*Task set*.
(a) Reproduce word for word the passage of the Panama corporation guide that runs from "Content Team8 minute" down to "its legislative system.".
(b) Quote the source rows from the very first one down to the line containing "3. grazing zebra", including both ends.
--- Text ---
Content Team8 minute read17 Sep 2021

Incorporating-Panama-corporation-a-Why-and-How-Guide.

A Panama corporation is an ideal vehicle for those who wish to conduct business in a jurisdiction that has a favorable tax environment and emphasizes corporate privacy in its legislative system.

Setting up one is relatively painless as the country has made sure to make way with excessive formalities in favor of a straightforward registration procedure. It begins its legal existence when two subscribers, regardless of nationality, file and submit an Articles of Association to the Public Registry.

However, further utilization of the entity for commercial and industrial purposes needs to be sanctioned by the corresponding relevant authorities. The following guide seeks to provide you with an all-inclusive perspective on not just the legal aspects leading to incorporation, but also the many ways in which it can be leveraged and considerations post-registration.

1. Panama Corporation and Its Main Uses

A corporation is, among others, a type of business entity that can be registered with the Public Registry in Panama after completion of a series of legal formalities pursuant to Law 32 of 1927. Although the official designation of this entity type is locally called “Sociedad Anonima ” (Anonymous Society), it is sometimes referred to as an International Business Company (IBC).
--- Entries shown ---
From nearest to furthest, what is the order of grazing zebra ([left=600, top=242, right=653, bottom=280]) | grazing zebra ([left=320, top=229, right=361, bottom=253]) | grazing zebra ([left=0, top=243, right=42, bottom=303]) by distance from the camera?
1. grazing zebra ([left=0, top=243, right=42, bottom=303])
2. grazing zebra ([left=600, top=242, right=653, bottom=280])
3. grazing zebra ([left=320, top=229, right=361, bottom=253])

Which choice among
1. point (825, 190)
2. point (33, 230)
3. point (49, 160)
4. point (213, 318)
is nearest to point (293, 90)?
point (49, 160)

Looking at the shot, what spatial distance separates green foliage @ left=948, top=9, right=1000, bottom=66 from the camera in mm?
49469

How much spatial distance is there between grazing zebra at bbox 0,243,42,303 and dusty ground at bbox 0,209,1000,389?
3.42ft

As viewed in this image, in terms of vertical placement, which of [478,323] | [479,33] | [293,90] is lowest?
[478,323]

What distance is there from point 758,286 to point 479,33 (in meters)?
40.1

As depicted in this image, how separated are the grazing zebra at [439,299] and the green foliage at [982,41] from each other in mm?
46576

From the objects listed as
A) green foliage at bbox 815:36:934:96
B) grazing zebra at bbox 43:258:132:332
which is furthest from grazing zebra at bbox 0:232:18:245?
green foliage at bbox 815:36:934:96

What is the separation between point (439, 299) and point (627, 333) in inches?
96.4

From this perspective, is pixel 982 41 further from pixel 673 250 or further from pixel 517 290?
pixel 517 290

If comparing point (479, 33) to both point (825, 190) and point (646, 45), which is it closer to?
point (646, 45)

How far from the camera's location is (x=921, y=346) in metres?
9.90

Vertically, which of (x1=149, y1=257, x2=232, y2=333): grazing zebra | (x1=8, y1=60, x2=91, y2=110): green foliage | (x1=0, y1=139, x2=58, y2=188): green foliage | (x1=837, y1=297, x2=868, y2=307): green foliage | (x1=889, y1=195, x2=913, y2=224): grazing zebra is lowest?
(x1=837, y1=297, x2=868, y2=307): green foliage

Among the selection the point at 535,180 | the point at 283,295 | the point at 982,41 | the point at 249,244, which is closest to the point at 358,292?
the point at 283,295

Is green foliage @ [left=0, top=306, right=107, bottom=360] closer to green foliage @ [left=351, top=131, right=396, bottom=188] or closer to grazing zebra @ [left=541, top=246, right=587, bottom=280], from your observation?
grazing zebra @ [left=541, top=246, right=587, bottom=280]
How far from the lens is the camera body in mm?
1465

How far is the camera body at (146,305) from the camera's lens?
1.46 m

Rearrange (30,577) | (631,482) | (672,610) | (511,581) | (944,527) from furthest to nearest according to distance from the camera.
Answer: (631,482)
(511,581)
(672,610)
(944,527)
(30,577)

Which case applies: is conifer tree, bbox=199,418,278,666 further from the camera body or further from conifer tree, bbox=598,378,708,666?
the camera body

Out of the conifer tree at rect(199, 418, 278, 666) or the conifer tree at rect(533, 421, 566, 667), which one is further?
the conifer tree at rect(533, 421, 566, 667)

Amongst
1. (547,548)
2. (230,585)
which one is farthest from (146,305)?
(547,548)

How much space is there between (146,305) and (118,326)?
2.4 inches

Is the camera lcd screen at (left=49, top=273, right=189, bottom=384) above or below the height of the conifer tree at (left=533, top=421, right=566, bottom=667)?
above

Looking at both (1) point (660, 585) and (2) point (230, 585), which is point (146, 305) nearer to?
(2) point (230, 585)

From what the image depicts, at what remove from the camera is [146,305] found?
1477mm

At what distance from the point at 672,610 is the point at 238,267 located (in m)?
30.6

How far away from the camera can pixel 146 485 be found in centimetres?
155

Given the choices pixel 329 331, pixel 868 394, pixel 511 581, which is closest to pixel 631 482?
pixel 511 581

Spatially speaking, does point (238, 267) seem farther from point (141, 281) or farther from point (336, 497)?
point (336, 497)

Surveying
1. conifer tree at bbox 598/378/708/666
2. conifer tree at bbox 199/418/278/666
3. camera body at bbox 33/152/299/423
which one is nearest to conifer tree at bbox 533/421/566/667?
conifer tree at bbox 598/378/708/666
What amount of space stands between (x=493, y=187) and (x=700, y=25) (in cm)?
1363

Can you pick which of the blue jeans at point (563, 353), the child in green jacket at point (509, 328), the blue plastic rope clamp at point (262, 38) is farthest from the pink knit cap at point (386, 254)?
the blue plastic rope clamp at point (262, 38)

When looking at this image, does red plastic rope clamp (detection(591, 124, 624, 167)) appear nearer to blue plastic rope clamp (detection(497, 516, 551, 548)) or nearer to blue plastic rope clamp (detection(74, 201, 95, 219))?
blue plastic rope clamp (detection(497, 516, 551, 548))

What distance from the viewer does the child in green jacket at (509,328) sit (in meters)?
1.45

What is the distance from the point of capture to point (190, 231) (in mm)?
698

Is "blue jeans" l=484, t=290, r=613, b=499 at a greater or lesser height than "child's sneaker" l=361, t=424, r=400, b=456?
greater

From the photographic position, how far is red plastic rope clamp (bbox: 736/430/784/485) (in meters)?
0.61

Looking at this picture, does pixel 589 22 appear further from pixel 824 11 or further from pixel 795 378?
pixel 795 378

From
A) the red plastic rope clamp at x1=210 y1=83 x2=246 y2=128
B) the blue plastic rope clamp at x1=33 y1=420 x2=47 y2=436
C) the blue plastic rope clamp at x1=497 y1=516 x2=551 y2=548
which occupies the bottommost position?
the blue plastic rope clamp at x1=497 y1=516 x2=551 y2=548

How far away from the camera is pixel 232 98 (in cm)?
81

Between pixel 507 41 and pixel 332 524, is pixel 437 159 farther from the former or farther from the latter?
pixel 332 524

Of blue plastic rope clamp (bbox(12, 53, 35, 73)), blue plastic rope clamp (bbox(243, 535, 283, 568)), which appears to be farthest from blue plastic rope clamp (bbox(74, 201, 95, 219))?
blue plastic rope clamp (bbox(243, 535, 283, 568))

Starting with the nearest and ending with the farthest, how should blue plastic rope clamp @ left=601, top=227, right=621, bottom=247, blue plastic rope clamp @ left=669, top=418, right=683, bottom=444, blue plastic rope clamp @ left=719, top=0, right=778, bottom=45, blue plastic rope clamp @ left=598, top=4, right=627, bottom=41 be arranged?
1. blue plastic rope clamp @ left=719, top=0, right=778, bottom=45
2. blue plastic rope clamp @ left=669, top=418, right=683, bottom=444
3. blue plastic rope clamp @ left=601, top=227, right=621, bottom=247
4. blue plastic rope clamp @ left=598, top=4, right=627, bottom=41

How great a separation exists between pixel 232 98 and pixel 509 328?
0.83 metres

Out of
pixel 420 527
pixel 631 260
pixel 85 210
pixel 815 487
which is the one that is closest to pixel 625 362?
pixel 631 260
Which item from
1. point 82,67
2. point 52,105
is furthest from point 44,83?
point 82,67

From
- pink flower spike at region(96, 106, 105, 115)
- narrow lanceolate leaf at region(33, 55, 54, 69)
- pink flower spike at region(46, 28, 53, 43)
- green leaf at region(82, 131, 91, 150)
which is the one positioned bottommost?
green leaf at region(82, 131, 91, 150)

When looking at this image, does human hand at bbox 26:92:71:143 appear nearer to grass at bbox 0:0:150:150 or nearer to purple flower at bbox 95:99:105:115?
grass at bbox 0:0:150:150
---
*Results for the exercise*.
(a)
Content Team8 minute read17 Sep 2021

Incorporating-Panama-corporation-a-Why-and-How-Guide.

A Panama corporation is an ideal vehicle for those who wish to conduct business in a jurisdiction that has a favorable tax environment and emphasizes corporate privacy in its legislative system.

(b)
From nearest to furthest, what is the order of grazing zebra ([left=600, top=242, right=653, bottom=280]) | grazing zebra ([left=320, top=229, right=361, bottom=253]) | grazing zebra ([left=0, top=243, right=42, bottom=303]) by distance from the camera?
1. grazing zebra ([left=0, top=243, right=42, bottom=303])
2. grazing zebra ([left=600, top=242, right=653, bottom=280])
3. grazing zebra ([left=320, top=229, right=361, bottom=253])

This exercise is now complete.